Reproduce the lines below verbatim. Pictures are to be omitted.

» **Source data**

--------

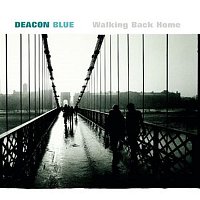 Deacon Blue – Walking Back Home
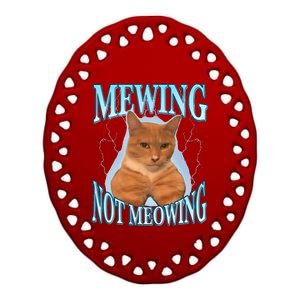 Funny Cat Meme Mewing LooksMax Meowing cat Trend Ceramic Oval Ornament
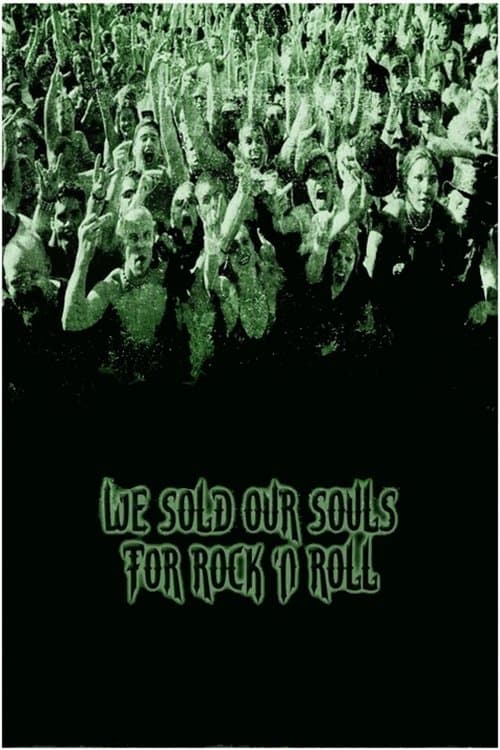 We Sold Our Souls for Rock 'n Rollのポスター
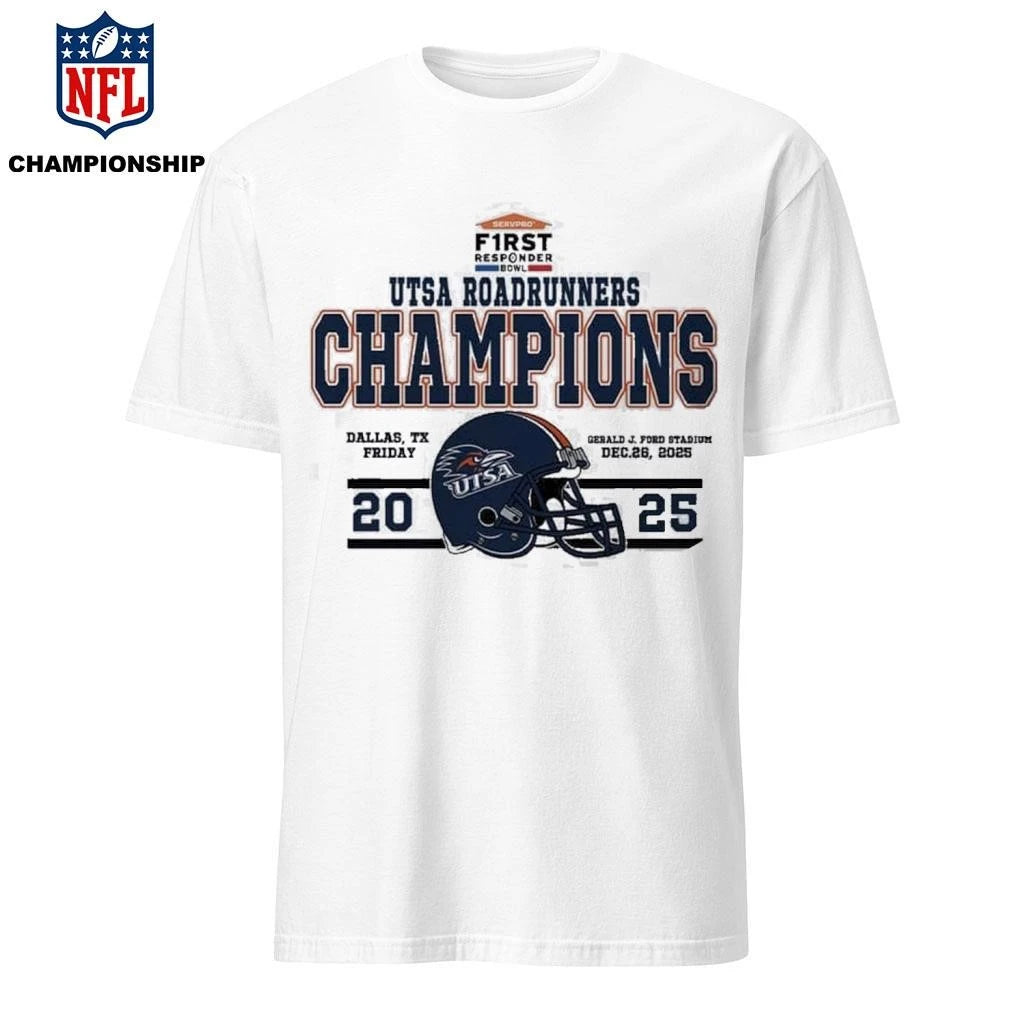 UTSA Roadrunners Football Named To Champions 2025 First Responder Bowl December Shirt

--------

» **Completed task**
 Deacon Blue – Walking Back Home
 Funny Cat Meme Mewing LooksMax Meowing cat Trend Ceramic Oval Ornament
 We Sold Our Souls for Rock 'n Rollのポスター
 UTSA Roadrunners Football Named To Champions 2025 First Responder Bowl December Shirt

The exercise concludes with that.